O Espírito Santo está entre os estados que ainda registram aumento de casos graves provocados pelo vírus influenza B, segundo a nova edição do Boletim InfoGripe, divulgado nesta quinta-feira (6) pela Fundação Oswaldo Cruz (Fiocruz). O levantamento aponta que, enquanto o cenário nacional apresenta tendência de queda nos casos de Síndrome Respiratória Aguda Grave (SRAG), o Estado aparece entre as unidades da Federação onde a doença segue em alta.
A atualização, referente à Semana Epidemiológica 30 — período de 26 de julho a 1º de agosto — indica que 14 estados ainda apresentam incidência de SRAG em nível de alerta, risco ou alto risco. O Espírito Santo não aparece entre os estados listados com maior incidência geral de SRAG, mas foi citado no levantamento por registrar crescimento de casos graves de influenza B, ao lado de Minas Gerais e Rio Grande do Sul.

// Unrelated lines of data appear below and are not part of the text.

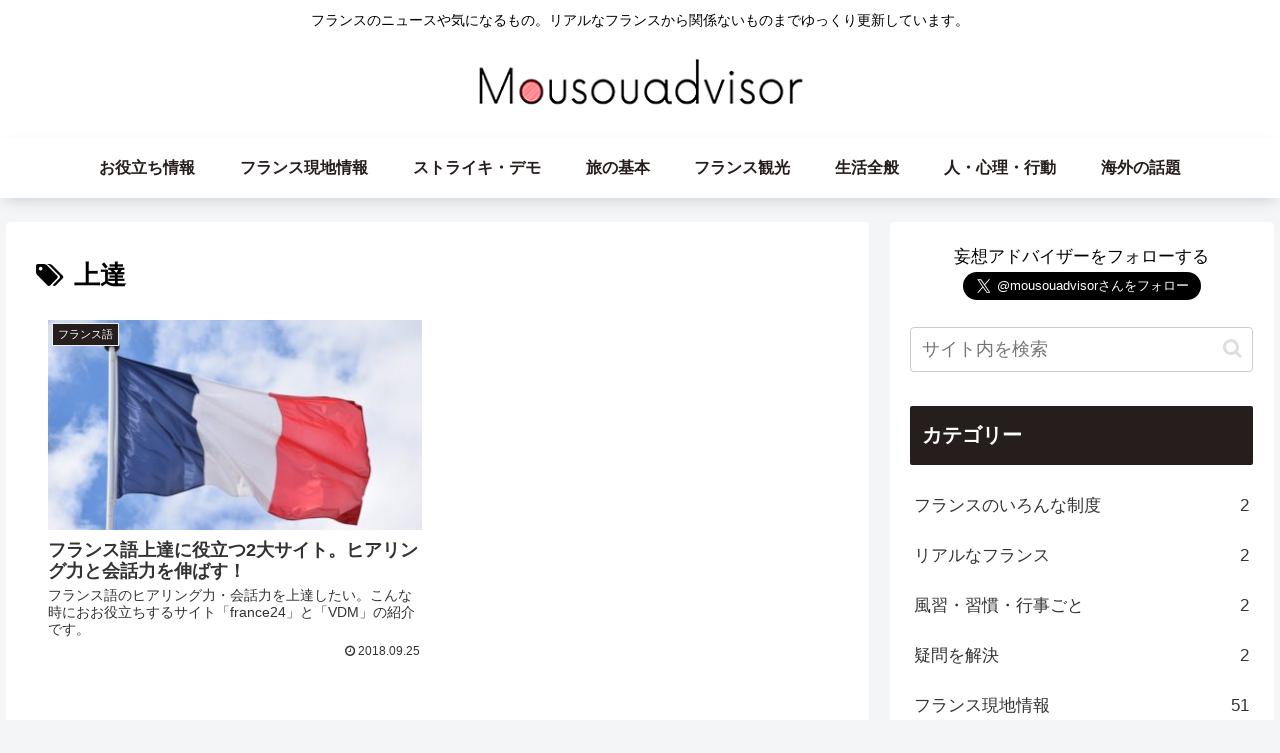

--- FILE ---
content_type: text/html; charset=utf-8
request_url: https://www.google.com/recaptcha/api2/aframe
body_size: 265
content:
<!DOCTYPE HTML><html><head><meta http-equiv="content-type" content="text/html; charset=UTF-8"></head><body><script nonce="H20RsriDZUJ2cax6uhNV3g">/** Anti-fraud and anti-abuse applications only. See google.com/recaptcha */ try{var clients={'sodar':'https://pagead2.googlesyndication.com/pagead/sodar?'};window.addEventListener("message",function(a){try{if(a.source===window.parent){var b=JSON.parse(a.data);var c=clients[b['id']];if(c){var d=document.createElement('img');d.src=c+b['params']+'&rc='+(localStorage.getItem("rc::a")?sessionStorage.getItem("rc::b"):"");window.document.body.appendChild(d);sessionStorage.setItem("rc::e",parseInt(sessionStorage.getItem("rc::e")||0)+1);localStorage.setItem("rc::h",'1768870271808');}}}catch(b){}});window.parent.postMessage("_grecaptcha_ready", "*");}catch(b){}</script></body></html>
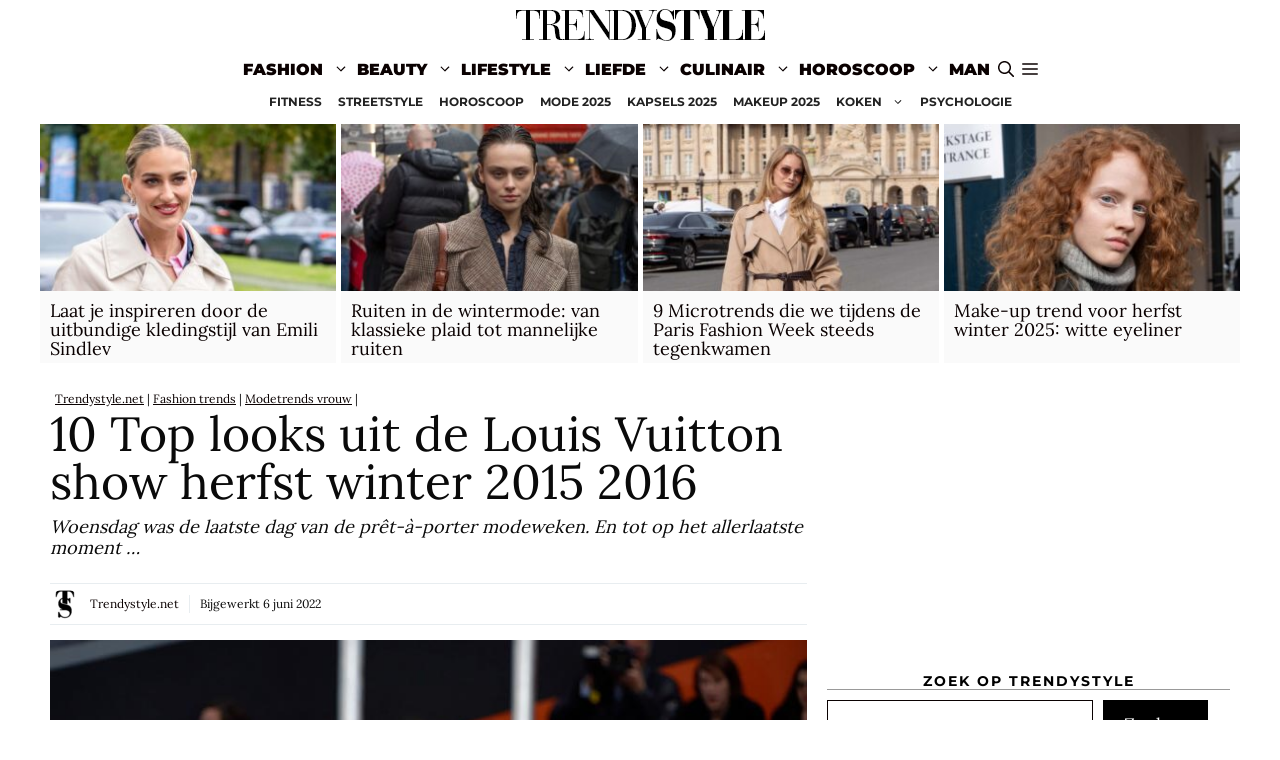

--- FILE ---
content_type: text/html; charset=utf-8
request_url: https://www.google.com/recaptcha/api2/aframe
body_size: 265
content:
<!DOCTYPE HTML><html><head><meta http-equiv="content-type" content="text/html; charset=UTF-8"></head><body><script nonce="PCuQHdpeXajYtTJIzV0dtA">/** Anti-fraud and anti-abuse applications only. See google.com/recaptcha */ try{var clients={'sodar':'https://pagead2.googlesyndication.com/pagead/sodar?'};window.addEventListener("message",function(a){try{if(a.source===window.parent){var b=JSON.parse(a.data);var c=clients[b['id']];if(c){var d=document.createElement('img');d.src=c+b['params']+'&rc='+(localStorage.getItem("rc::a")?sessionStorage.getItem("rc::b"):"");window.document.body.appendChild(d);sessionStorage.setItem("rc::e",parseInt(sessionStorage.getItem("rc::e")||0)+1);localStorage.setItem("rc::h",'1769999806448');}}}catch(b){}});window.parent.postMessage("_grecaptcha_ready", "*");}catch(b){}</script></body></html>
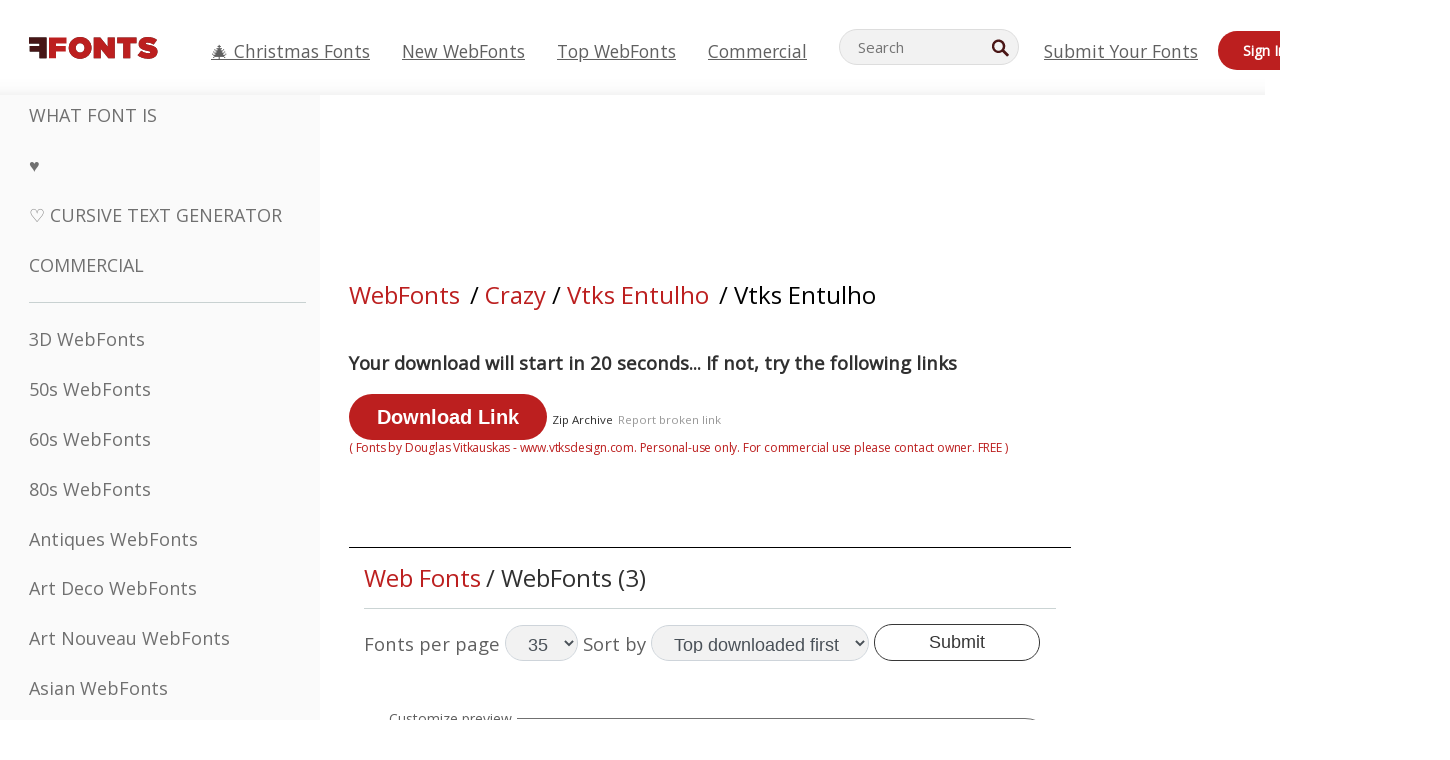

--- FILE ---
content_type: text/css
request_url: https://webfonts.ffonts.net/index.php?p=csss&id=14455,13834,13835,13836,
body_size: 406
content:
@font-face {
font-family: 'Vtks-Entulho';
src:     url('https://webfonts.ffonts.net/webfonts/V/T/Vtks-Entulho/Vtks-Entulho.ttf.woff') format('woff'),
    url('https://webfonts.ffonts.net/webfonts/V/T/Vtks-Entulho/Vtks-Entulho.ttf.eot'),
    url('https://webfonts.ffonts.net/webfonts/V/T/Vtks-Entulho/Vtks-Entulho.ttf.eot?#iefix') format('embedded-opentype');
font-weight: 400;
font-style: normal;
font-display: swap;
}
@font-face {
font-family: 'Lionel-Condensed';
src:     url('https://webfonts.ffonts.net/webfonts/L/I/Lionel-Condensed/Lionel-Condensed.ttf.woff') format('woff'),
    url('https://webfonts.ffonts.net/webfonts/L/I/Lionel-Condensed/Lionel-Condensed.ttf.eot'),
    url('https://webfonts.ffonts.net/webfonts/L/I/Lionel-Condensed/Lionel-Condensed.ttf.eot?#iefix') format('embedded-opentype');
font-weight: 400;
font-style: normal;
font-display: swap;
}
@font-face {
font-family: 'Lionel-Academy';
src:     url('https://webfonts.ffonts.net/webfonts/L/I/Lionel-Academy/Lionel-Academy.ttf.woff') format('woff'),
    url('https://webfonts.ffonts.net/webfonts/L/I/Lionel-Academy/Lionel-Academy.ttf.eot'),
    url('https://webfonts.ffonts.net/webfonts/L/I/Lionel-Academy/Lionel-Academy.ttf.eot?#iefix') format('embedded-opentype');
font-weight: 400;
font-style: normal;
font-display: swap;
}
@font-face {
font-family: 'Lionel-Shadow';
src:     url('https://webfonts.ffonts.net/webfonts/L/I/Lionel-Shadow/Lionel-Shadow.ttf.woff') format('woff'),
    url('https://webfonts.ffonts.net/webfonts/L/I/Lionel-Shadow/Lionel-Shadow.ttf.eot'),
    url('https://webfonts.ffonts.net/webfonts/L/I/Lionel-Shadow/Lionel-Shadow.ttf.eot?#iefix') format('embedded-opentype');
font-weight: 400;
font-style: normal;
font-display: swap;
}
.examplefontl {
  font-family: 'Vtks-Entulho';
  color: black;
}
.examplefont {
  padding-bottom: 2em;
  overflow: hidden;
  text-align: center;
}
.examplefont div {
  float: left;
  border: 1px solid #ccc;
  text-align: center;
  width: 1.25em;
  height: 2em;
  margin-right: -1px;
  margin-bottom: -1px;
  font-size: 3.2em;
}
.examplefont div .defaultC {
  color: #ccc;
  font-family: arial, sans-serif;
  font-size: .4em;
  display: block;
}


--- FILE ---
content_type: text/plain;charset=UTF-8
request_url: https://c.pub.network/v2/c
body_size: -265
content:
e19243dd-a9b1-4e1f-a2a7-d98e6130b242

--- FILE ---
content_type: text/plain;charset=UTF-8
request_url: https://c.pub.network/v2/c
body_size: -114
content:
87dc6e5b-220f-4946-bdfa-388502a2e8ff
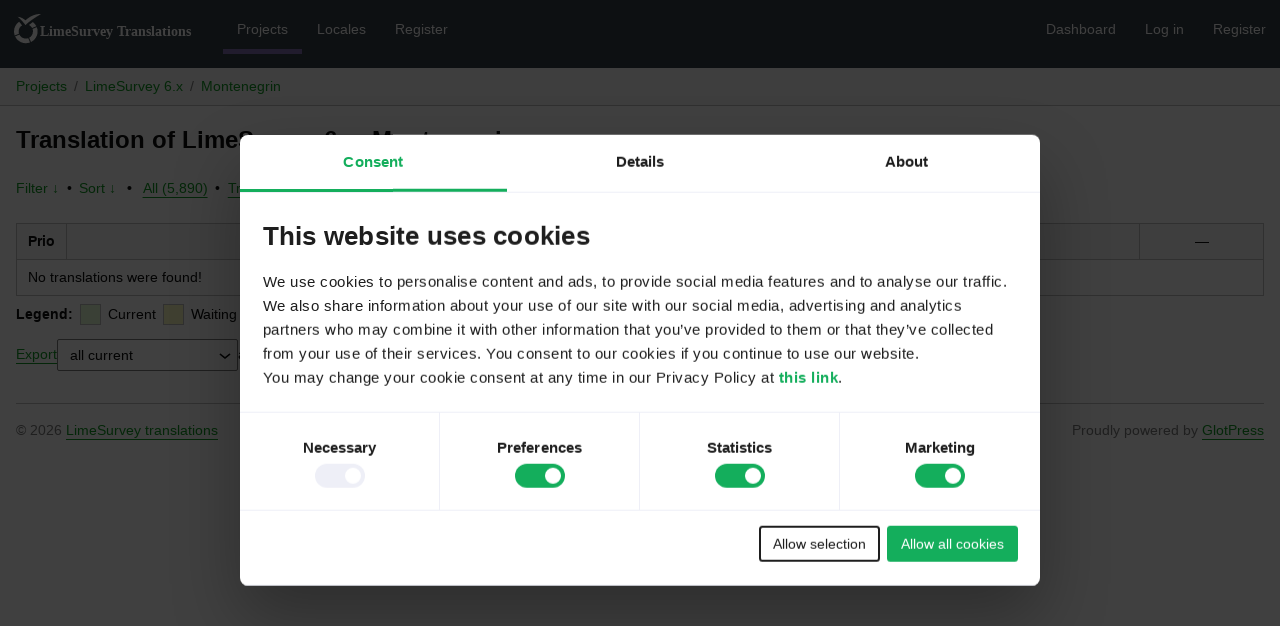

--- FILE ---
content_type: application/x-javascript
request_url: https://consentcdn.cookiebot.com/consentconfig/e29b0344-09c9-4b4f-9341-4de21f94e4e4/translate.limesurvey.org/configuration.js
body_size: -45
content:
CookieConsent.configuration.tags.push({id:191182818,type:"script",tagID:"",innerHash:"",outerHash:"",tagHash:"9490684450479",url:"",resolvedUrl:"",cat:[1,3,4]});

Segundo os pesquisadores da Fiocruz, mesmo com a redução dos casos em boa parte do país, é necessário manter medidas de prevenção, principalmente nas regiões onde há circulação elevada de vírus respiratórios. Entre as recomendações estão o uso de máscaras em unidades de saúde, higienização frequente das mãos, evitar contato com pessoas gripadas e manter a vacinação em dia.
Influenza B preocupa no Centro-Sul
O boletim destaca que os casos graves por influenza B continuam aumentando em alguns estados do Centro-Sul do país. Apesar disso, há sinais de desaceleração no Rio de Janeiro e em Santa Catarina, enquanto outros estados, como Ceará, Distrito Federal, Goiás, Maranhão, Mato Grosso do Sul, Paraná e São Paulo, já apresentam queda.
A influenza A, por outro lado, encerrou o período de maior sazonalidade em grande parte do país. Mesmo com tendência de redução, os casos graves continuam elevados em estados como Minas Gerais e Roraima.
Já os casos graves provocados pelo vírus sincicial respiratório (VSR) apresentam queda na maior parte do Brasil, mas ainda permanecem altos em Minas Gerais, Paraná, Rio de Janeiro, Roraima, São Paulo, Santa Catarina, Sergipe e Rio Grande do Sul.
Cenário nacional
Em todo o país, o número de casos de SRAG segue em queda nas tendências de curto e longo prazo. Em 2026, já foram registrados 130.054 casos de SRAG, sendo 69.895 com confirmação laboratorial para algum vírus respiratório.
Entre os casos positivos neste ano, o vírus sincicial respiratório responde pela maior parte das ocorrências (42,1%), seguido pelo rinovírus (30%), influenza A (18,9%), influenza B (5,1%) e Covid-19 (4,1%).
Nas últimas quatro semanas epidemiológicas, entre os casos positivos, o VSR também foi o vírus mais identificado, com 54,1% das confirmações, seguido pelo rinovírus (26,1%), influenza B (9,3%), influenza A (7,3%) e Covid-19 (1,8%).
A Fiocruz reforça que crianças pequenas e idosos continuam sendo os grupos mais vulneráveis às formas graves das infecções respiratórias, com maior impacto de hospitalizações e mortes nessas faixas etárias.